5. Lack of Provider Awareness
Providers are unaware that HIPAA requires health plans to offer the 5010X217 278 Request and Response solution for prior authorizations. While, as stated above, CMS is actively spreading the word about the requirement from HIPAA compelling health plans to accommodate the technology, it will take a proactive push from provider organizations to fully engage their constituency and demand compliance.
So, What’s the Solution? A Shifting Paradigm
Prior authorizations are the least automated function in healthcare with providers relying on manual systems and antiquated processes. However, technology alone cannot meet all of the requirements necessary to handle the entire prior authorization workflow effectively. Even in a perfect digital world, there are outlying requests, complex queries, and emergency needs.
Using Infinx’s augmented intelligence prior authorization service solution is an example of what technology combined with human intellect can accomplish in the healthcare business operations field.
Relying on an automated AI-driven software solution supported by experienced specialists ready to handle emergent or complex prior authorizations, providers can process prior authorization in near real-time, with follow-up monitored 24/7. Patient scheduling can occur almost immediately in most cases with less case abandonment, resulting in a better patient experience.
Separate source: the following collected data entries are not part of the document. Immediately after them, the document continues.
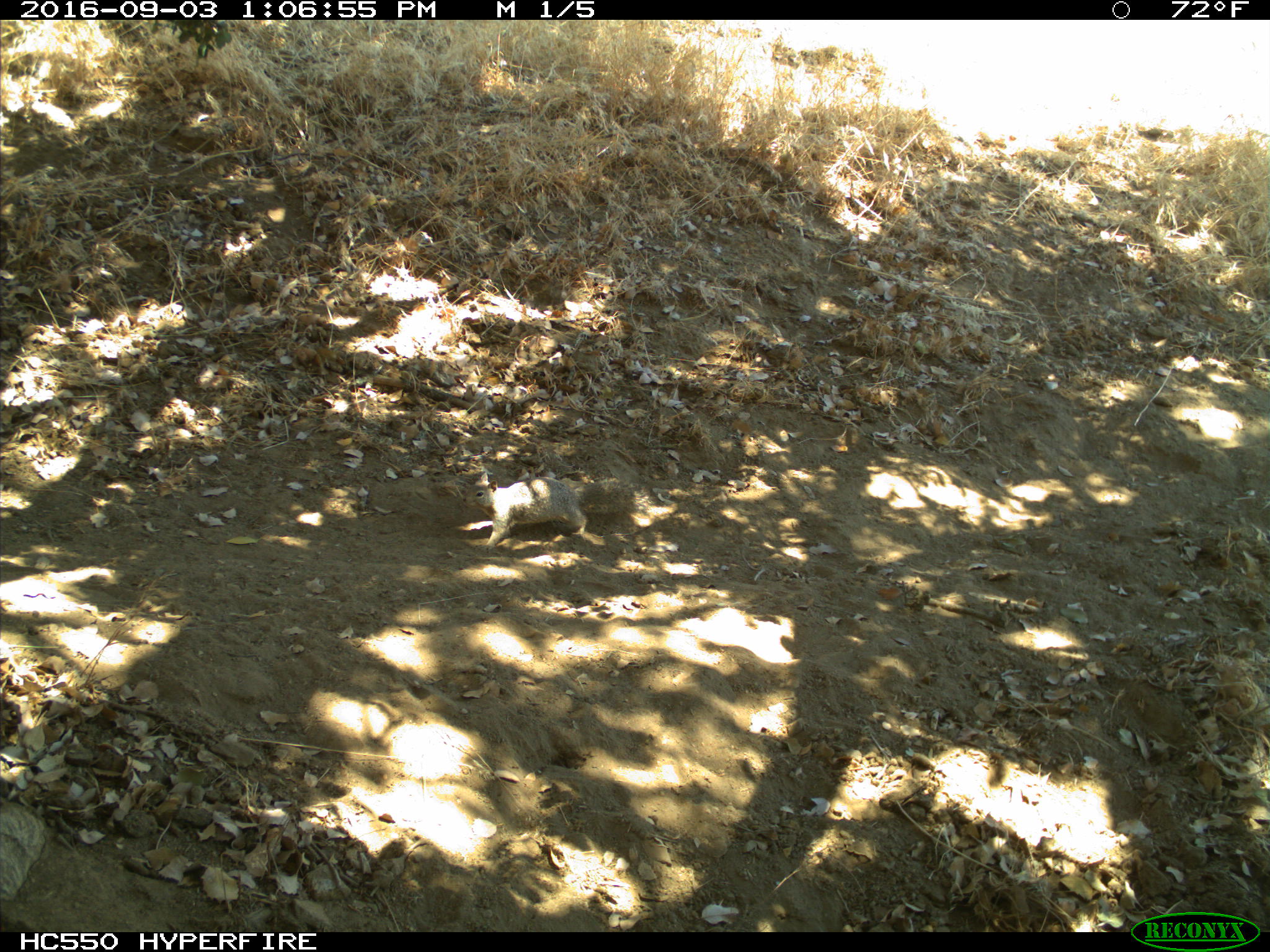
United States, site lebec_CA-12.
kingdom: Animalia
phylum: Chordata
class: Mammalia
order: Rodentia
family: Sciuridae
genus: Otospermophilus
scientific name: Otospermophilus beecheyi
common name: california ground squirrel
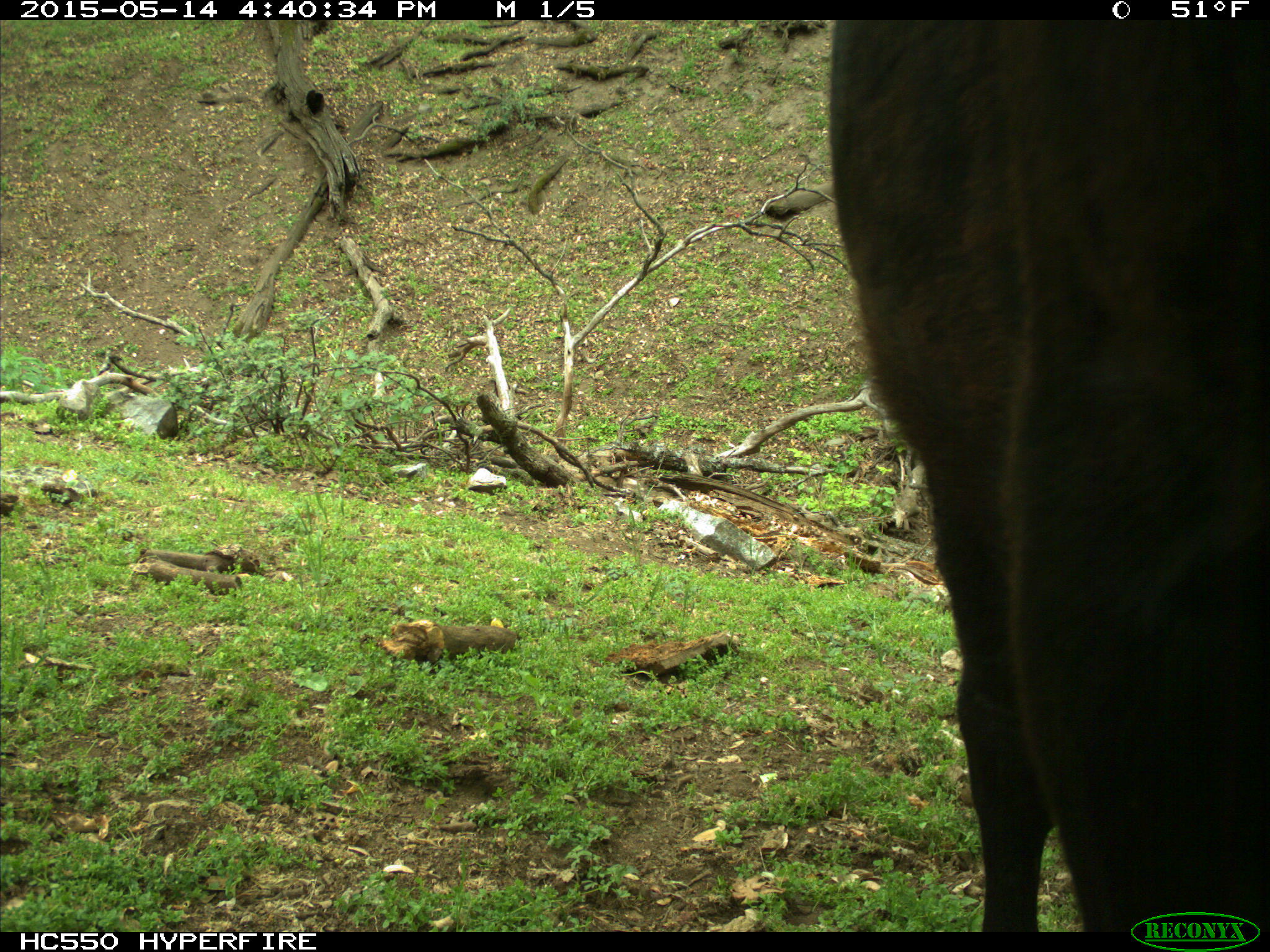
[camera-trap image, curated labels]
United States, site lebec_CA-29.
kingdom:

How augmented intelligence elevates the overall discussion:
- Accelerate current employee throughput to a higher level
- Augment decision making in the process
- Reduce manual processing costs and risks
- Increase consistency of output
- Continuous self-learning processes
Due to the pandemic, providers are finding themselves with financial and care-related challenges. By taking advantage of advanced technology coupled with human intelligence, we are entering a new phase of proactive revenue generation and collection less reliant on slow antiquated systems and payer limitations, and more on resilience and purposefulness.